Exercise data ▸
━━━━━━━━━━━━━━━━

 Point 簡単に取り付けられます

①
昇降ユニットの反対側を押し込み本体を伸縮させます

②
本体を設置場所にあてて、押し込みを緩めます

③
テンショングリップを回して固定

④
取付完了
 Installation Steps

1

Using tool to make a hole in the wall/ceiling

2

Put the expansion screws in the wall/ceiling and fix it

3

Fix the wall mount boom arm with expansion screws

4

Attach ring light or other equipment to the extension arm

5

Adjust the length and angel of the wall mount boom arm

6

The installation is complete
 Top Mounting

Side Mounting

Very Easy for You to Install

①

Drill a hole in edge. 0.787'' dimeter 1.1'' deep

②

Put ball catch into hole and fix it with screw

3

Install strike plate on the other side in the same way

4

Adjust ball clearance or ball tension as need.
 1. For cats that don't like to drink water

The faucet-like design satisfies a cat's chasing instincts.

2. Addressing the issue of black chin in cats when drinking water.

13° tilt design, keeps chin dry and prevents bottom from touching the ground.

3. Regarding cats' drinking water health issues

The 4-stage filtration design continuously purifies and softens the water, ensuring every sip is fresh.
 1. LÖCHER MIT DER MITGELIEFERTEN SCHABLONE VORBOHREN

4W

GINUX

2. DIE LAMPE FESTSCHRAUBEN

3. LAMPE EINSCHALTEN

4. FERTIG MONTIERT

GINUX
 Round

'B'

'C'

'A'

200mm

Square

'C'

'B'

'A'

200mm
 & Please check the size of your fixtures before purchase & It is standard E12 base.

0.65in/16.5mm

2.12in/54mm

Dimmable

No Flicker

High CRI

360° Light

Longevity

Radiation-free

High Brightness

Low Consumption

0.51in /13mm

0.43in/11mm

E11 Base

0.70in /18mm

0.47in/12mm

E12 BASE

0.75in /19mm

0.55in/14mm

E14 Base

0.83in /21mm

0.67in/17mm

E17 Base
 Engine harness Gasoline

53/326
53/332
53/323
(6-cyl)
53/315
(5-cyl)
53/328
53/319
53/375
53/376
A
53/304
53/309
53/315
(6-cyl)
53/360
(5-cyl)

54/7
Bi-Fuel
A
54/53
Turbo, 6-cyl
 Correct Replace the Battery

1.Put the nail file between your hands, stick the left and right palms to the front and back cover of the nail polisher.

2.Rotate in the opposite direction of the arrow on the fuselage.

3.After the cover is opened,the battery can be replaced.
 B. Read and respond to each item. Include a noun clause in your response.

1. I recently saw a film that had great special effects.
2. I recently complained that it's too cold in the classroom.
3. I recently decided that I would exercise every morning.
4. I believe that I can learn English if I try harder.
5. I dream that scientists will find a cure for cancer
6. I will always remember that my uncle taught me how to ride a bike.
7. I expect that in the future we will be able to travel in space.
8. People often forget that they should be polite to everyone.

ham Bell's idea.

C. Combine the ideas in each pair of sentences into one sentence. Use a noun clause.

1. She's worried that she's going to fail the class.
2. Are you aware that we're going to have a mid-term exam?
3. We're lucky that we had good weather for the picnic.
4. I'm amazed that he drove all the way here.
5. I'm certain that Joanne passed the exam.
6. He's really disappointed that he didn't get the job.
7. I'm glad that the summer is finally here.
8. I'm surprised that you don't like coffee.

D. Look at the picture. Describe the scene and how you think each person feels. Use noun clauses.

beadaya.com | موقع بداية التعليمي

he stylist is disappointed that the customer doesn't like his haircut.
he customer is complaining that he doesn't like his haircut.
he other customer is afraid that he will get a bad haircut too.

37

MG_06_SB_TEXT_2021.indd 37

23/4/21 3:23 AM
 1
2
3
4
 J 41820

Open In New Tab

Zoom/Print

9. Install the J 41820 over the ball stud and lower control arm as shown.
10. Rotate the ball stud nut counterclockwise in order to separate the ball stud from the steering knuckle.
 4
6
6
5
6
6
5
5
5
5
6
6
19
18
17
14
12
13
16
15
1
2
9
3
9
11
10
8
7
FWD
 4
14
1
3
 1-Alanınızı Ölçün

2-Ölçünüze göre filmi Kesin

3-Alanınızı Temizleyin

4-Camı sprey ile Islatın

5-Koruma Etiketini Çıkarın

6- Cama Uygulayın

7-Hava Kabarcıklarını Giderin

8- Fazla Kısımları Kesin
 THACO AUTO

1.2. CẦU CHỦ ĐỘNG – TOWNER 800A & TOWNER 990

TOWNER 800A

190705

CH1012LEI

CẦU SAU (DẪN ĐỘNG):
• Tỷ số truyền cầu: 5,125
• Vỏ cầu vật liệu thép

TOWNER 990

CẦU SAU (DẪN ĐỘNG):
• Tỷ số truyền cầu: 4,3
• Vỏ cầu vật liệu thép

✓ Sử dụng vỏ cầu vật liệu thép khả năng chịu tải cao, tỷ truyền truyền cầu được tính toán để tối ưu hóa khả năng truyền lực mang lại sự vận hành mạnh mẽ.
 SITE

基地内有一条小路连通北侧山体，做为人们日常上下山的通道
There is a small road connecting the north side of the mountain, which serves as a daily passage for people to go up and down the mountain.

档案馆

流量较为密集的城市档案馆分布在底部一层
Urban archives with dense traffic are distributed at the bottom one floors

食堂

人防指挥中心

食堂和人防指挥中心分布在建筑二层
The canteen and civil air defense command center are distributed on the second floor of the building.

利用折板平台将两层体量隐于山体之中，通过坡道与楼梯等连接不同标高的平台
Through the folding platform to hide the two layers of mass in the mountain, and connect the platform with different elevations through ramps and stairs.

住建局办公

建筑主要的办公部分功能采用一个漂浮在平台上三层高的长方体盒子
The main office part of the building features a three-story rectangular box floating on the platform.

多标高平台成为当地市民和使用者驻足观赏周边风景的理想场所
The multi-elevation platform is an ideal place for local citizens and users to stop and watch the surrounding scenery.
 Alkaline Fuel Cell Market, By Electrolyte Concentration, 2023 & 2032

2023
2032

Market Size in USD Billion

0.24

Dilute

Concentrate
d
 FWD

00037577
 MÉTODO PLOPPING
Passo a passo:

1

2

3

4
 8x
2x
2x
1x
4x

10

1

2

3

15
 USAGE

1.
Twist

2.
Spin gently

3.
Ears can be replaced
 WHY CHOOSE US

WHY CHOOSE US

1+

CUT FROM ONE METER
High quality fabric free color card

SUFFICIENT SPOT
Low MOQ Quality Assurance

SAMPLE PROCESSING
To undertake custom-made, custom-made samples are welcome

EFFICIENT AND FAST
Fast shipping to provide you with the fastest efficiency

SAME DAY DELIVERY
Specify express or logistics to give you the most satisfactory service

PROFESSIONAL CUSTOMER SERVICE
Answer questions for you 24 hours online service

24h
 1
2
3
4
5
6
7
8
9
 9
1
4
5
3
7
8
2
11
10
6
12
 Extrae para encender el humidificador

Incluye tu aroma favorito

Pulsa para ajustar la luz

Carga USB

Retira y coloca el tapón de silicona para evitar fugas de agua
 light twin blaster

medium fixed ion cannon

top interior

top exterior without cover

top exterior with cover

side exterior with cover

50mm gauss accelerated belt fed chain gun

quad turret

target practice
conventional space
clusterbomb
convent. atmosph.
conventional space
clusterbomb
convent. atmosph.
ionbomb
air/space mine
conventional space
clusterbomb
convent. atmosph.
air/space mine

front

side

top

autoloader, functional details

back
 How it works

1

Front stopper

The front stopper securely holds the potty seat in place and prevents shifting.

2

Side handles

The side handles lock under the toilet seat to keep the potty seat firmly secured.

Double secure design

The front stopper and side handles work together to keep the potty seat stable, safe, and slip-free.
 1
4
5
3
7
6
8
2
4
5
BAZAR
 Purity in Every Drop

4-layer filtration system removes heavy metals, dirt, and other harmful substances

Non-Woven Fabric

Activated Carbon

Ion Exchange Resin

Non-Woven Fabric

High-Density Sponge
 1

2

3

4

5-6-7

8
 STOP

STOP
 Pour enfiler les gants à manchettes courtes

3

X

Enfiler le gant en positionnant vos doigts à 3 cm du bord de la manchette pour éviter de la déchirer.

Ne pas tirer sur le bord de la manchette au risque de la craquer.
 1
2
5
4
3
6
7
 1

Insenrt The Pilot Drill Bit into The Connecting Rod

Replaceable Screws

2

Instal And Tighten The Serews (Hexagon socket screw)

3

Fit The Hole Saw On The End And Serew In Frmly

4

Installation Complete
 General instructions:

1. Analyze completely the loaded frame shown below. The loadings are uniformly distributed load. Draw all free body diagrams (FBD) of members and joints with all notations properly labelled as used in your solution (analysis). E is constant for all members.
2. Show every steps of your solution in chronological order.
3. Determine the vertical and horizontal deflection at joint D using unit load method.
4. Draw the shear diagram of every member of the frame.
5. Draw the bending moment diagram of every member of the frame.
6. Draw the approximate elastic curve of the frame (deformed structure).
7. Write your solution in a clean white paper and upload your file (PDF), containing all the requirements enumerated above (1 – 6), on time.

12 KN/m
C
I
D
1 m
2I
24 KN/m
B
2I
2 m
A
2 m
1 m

━━━━━━━━━━━━━━━━

Exercise objective ▸ Up to and including the line that holds "1. For cats that don't like to drink water", reproduce the records above exactly from their first line, and give nothing else.

Solution for this task ▸
 Point 簡単に取り付けられます

①
昇降ユニットの反対側を押し込み本体を伸縮させます

②
本体を設置場所にあてて、押し込みを緩めます

③
テンショングリップを回して固定

④
取付完了
 Installation Steps

1

Using tool to make a hole in the wall/ceiling

2

Put the expansion screws in the wall/ceiling and fix it

3

Fix the wall mount boom arm with expansion screws

4

Attach ring light or other equipment to the extension arm

5

Adjust the length and angel of the wall mount boom arm

6

The installation is complete
 Top Mounting

Side Mounting

Very Easy for You to Install

①

Drill a hole in edge. 0.787'' dimeter 1.1'' deep

②

Put ball catch into hole and fix it with screw

3

Install strike plate on the other side in the same way

4

Adjust ball clearance or ball tension as need.
 1. For cats that don't like to drink water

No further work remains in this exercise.